Goal of the exercise >>
Copy out verbatim every line starting with the line that contains "Approximately how far" and continuing through the last line of the items, with both ends included.

============================================================

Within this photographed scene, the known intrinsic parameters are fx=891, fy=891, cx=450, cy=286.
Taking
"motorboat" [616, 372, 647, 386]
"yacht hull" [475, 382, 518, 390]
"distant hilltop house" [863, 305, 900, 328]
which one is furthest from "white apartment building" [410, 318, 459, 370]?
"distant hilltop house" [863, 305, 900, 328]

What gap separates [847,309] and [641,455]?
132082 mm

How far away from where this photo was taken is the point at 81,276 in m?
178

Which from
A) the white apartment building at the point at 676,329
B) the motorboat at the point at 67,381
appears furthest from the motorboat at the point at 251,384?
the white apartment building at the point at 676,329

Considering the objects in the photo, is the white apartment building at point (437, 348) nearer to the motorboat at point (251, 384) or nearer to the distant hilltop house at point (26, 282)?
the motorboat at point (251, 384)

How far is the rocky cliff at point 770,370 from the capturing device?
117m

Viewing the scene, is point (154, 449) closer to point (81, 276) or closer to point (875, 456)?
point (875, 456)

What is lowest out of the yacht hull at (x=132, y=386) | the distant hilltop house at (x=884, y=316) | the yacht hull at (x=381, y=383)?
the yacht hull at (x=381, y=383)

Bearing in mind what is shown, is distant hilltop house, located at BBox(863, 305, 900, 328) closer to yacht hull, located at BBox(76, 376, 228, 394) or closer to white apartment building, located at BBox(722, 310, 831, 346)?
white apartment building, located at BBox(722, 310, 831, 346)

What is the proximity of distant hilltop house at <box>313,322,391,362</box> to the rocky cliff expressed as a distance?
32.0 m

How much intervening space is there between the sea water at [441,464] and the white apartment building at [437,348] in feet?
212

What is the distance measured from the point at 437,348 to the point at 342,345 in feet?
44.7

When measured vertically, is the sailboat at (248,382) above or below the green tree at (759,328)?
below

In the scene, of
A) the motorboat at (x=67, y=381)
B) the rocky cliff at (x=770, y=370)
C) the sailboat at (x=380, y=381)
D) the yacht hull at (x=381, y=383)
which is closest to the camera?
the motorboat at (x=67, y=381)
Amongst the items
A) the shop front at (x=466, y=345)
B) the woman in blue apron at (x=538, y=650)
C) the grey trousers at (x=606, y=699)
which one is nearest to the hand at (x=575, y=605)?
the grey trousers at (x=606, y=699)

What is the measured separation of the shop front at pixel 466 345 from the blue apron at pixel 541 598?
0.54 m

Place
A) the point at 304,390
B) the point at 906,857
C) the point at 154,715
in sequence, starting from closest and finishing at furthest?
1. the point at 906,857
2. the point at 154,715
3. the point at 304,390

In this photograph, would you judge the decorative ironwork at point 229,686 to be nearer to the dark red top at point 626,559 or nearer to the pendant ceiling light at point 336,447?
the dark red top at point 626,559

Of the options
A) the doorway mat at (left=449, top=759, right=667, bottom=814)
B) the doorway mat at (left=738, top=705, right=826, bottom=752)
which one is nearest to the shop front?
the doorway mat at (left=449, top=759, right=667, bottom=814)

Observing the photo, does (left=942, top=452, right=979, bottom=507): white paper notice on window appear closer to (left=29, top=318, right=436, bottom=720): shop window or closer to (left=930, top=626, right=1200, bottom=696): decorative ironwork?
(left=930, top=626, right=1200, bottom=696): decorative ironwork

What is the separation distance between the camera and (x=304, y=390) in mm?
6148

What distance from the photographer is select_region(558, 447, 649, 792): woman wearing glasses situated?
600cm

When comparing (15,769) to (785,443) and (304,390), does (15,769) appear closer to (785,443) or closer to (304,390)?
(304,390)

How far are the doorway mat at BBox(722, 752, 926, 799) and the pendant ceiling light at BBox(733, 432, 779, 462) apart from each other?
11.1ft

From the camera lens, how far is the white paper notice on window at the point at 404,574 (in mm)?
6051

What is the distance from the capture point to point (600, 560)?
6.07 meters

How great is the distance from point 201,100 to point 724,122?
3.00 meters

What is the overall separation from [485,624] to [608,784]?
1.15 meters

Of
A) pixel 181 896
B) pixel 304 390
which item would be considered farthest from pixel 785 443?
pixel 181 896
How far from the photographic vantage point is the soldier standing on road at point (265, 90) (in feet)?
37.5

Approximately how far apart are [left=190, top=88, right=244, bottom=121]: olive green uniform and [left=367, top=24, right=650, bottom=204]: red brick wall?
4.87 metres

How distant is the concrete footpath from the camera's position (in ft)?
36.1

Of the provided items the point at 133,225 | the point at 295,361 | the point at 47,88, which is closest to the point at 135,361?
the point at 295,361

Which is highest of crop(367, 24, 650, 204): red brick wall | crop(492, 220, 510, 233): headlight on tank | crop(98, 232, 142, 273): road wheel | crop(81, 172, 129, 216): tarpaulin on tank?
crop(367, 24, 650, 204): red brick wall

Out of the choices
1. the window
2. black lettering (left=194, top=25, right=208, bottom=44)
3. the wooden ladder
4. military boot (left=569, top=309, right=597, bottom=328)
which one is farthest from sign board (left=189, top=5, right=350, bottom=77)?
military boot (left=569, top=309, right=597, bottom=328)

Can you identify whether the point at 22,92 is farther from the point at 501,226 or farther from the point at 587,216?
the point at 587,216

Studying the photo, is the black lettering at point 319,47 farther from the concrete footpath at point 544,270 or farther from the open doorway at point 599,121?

============================================================

Task solution >>
Approximately how far apart are [left=190, top=88, right=244, bottom=121]: olive green uniform and [left=367, top=24, right=650, bottom=204]: red brick wall?
4.87 metres

How distant is the concrete footpath from the camera's position (in ft)?
36.1

Of the provided items the point at 133,225 | the point at 295,361 | the point at 47,88, which is closest to the point at 135,361?
the point at 295,361

Which is highest of crop(367, 24, 650, 204): red brick wall | crop(492, 220, 510, 233): headlight on tank | crop(98, 232, 142, 273): road wheel | crop(81, 172, 129, 216): tarpaulin on tank?
crop(367, 24, 650, 204): red brick wall

Out of the choices
1. the window
2. black lettering (left=194, top=25, right=208, bottom=44)
3. the wooden ladder
4. military boot (left=569, top=309, right=597, bottom=328)
which one is farthest from sign board (left=189, top=5, right=350, bottom=77)?
military boot (left=569, top=309, right=597, bottom=328)

Can you identify whether the point at 22,92 is farther from the point at 501,226 or farther from the point at 587,216?
the point at 587,216

Studying the photo, is the black lettering at point 319,47 farther from the concrete footpath at point 544,270 or farther from the open doorway at point 599,121?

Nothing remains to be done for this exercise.